Les chemineux ?


La troupe s’est constituée en association de bénévoles, elle s’est choisie un nom qui reprend l’un des termes utilisés par Gaston Couté pour dire le sort des "traineux" ou autres "chemineux" qui allaient par les routes et les chemins, de ferme en ferme, de village en village, dans les campagnes des années 1900.


Jouer ensemble et animer la vie rurale


Notre volonté, outre le plaisir de "jouer" ensemble, reste d’animer la vie rurale -sans négliger les autres possibilités de nous produire.
 
En fonction des occasions, et selon la disponibilité des uns et des autres, nous pouvons proposer des interventions à "géométrie variable" : spectacles, animations de fêtes, de randonnées …..mais toujours dans le souci de faire connaître et de partager la parole de Gaston Couté, qui reste particulièrement actuelle, généreuse, ouverte et libératrice.

 

Pourquoi Couté ?


Le choix de dire et de chanter Couté s’est imposé après la première expérience des "pionniers" du groupe, plus de vingt ans plus tôt, sur une adaptation de "Leu commune". Il résulte aussi des contacts établis avec d’autres colporteurs de Gaston Couté, autrement plus reconnus et talentueux que nous n’avons pas la prétention d’égaler.

Gaston Couté,

Poète Bauceron révolutionnaire


Gaston Couté naît en 1880 à Beaugency, dans le Loiret. Deux ans plus tard, ses parents, meuniers, s’installent au moulin de Clan, à Meung sur Loire. De ses origines beauceronnes, Couté garde le "patois" qu’il met en vers sans en perdre la richesse expressive.

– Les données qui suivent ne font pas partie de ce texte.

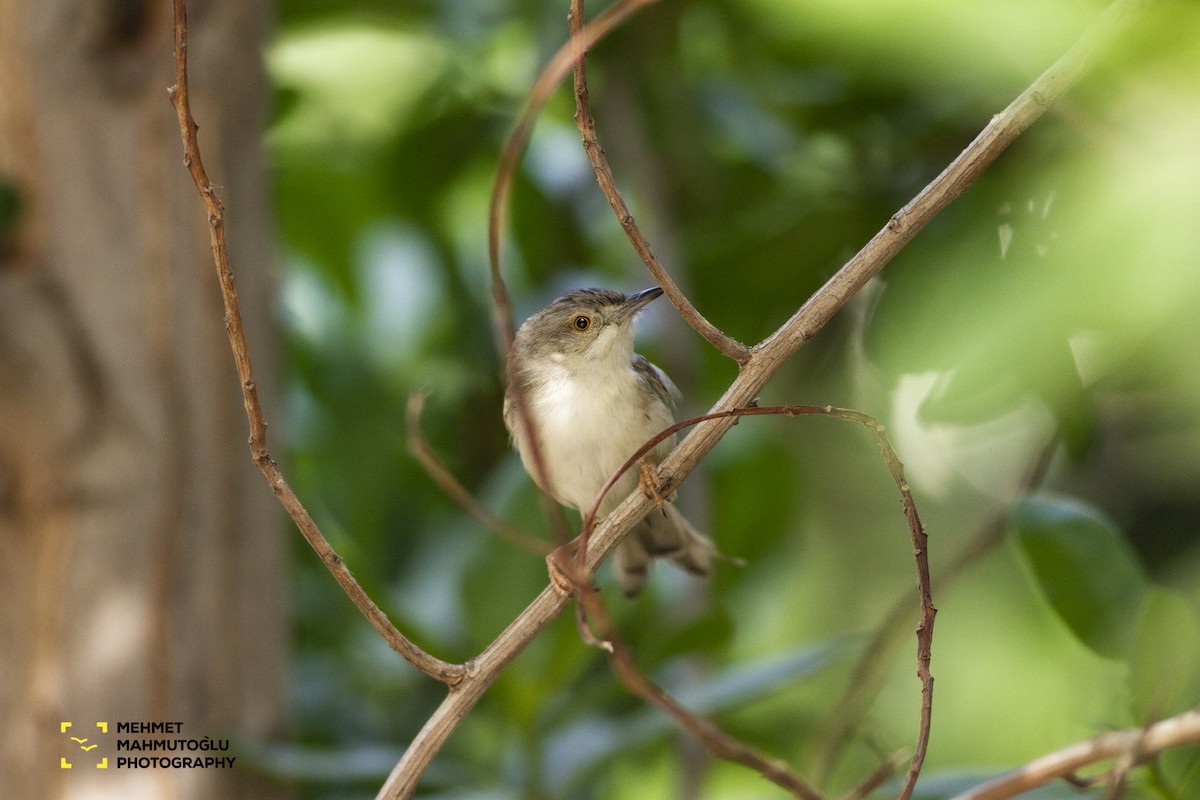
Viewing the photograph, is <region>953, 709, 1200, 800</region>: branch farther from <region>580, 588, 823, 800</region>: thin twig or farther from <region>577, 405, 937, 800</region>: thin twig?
<region>580, 588, 823, 800</region>: thin twig

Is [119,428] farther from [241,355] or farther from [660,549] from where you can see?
[241,355]

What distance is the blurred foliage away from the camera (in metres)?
1.84

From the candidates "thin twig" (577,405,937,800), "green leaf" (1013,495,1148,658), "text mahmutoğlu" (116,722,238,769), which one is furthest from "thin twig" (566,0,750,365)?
"text mahmutoğlu" (116,722,238,769)

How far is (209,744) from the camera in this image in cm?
246

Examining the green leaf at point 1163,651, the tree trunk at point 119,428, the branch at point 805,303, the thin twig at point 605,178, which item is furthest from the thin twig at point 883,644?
the tree trunk at point 119,428

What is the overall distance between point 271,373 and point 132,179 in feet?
1.82

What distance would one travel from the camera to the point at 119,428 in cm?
247

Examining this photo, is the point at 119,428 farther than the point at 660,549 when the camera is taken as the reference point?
No

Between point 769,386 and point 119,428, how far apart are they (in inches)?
66.0

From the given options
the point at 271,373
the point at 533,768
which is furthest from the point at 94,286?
the point at 533,768

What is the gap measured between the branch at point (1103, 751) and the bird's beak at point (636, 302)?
64.0 inches

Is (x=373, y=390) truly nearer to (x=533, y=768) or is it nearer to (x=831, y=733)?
(x=533, y=768)

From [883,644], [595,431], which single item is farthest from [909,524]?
[595,431]

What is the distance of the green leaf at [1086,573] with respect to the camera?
1.83 m
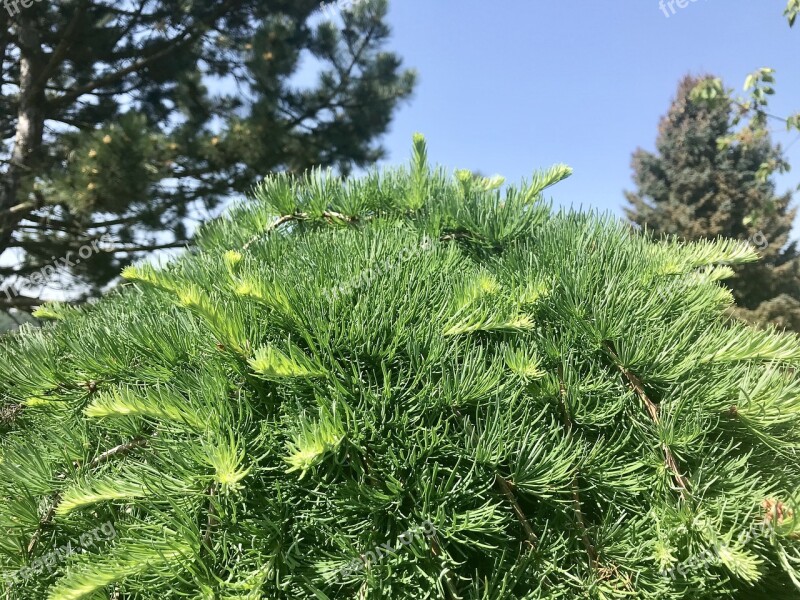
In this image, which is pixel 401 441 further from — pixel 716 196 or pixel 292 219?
pixel 716 196

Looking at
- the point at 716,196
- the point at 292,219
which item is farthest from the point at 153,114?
the point at 716,196

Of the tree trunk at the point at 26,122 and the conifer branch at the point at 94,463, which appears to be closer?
the conifer branch at the point at 94,463

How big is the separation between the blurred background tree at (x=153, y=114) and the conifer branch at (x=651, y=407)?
3432 millimetres

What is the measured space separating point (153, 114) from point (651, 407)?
5.34 m

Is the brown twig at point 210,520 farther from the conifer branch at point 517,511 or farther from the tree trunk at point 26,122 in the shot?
the tree trunk at point 26,122

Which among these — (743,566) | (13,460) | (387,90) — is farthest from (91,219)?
(743,566)

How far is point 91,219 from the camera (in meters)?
3.59

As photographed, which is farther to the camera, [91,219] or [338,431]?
[91,219]

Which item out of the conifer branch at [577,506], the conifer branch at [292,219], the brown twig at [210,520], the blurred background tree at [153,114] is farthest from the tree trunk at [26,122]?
the conifer branch at [577,506]

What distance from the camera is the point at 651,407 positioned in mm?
472

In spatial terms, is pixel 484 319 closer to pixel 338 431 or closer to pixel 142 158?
pixel 338 431

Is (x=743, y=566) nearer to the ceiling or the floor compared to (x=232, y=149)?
nearer to the floor

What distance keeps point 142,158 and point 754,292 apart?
10.5m

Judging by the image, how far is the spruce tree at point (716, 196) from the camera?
370 inches
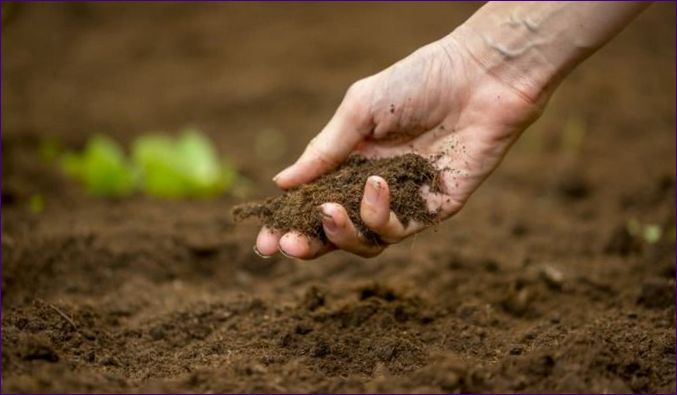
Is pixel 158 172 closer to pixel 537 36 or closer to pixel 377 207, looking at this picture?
pixel 377 207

Il  écrit dès ses seize ans, après de brèves études. Dès 1898, on le retrouve "chansonnier" dans des cabarets parisiens, où il connaîtra assez tôt un certain succès dans les milieux artistes et libertaires, collaborant par exemple aux revues "La Barricade" et "La Guerre Sociale".


Il mourra en 1911, pauvre mais pas oublié. Ses poèmes et ses chansons disent les joies simples de son enfance, mais aussi la dureté de la paysannerie beauceronne, âpre au gain, à la morale étriquée et à la rigueur du sort fait aux femmes, à la campagne comme à la ville.


S’il a vécu à "La Belle Epoque", Gaston Couté en a surtout dénoncé la misère, la violence sociale, prenant le parti des déshérités contre les nantis, celui du refus de la guerre contre l’esprit revanchard, du peuple contre une bourgeoisie bien servie par la IIIème République née de la défaite en 1870 et de l’effondrement du Second Empire.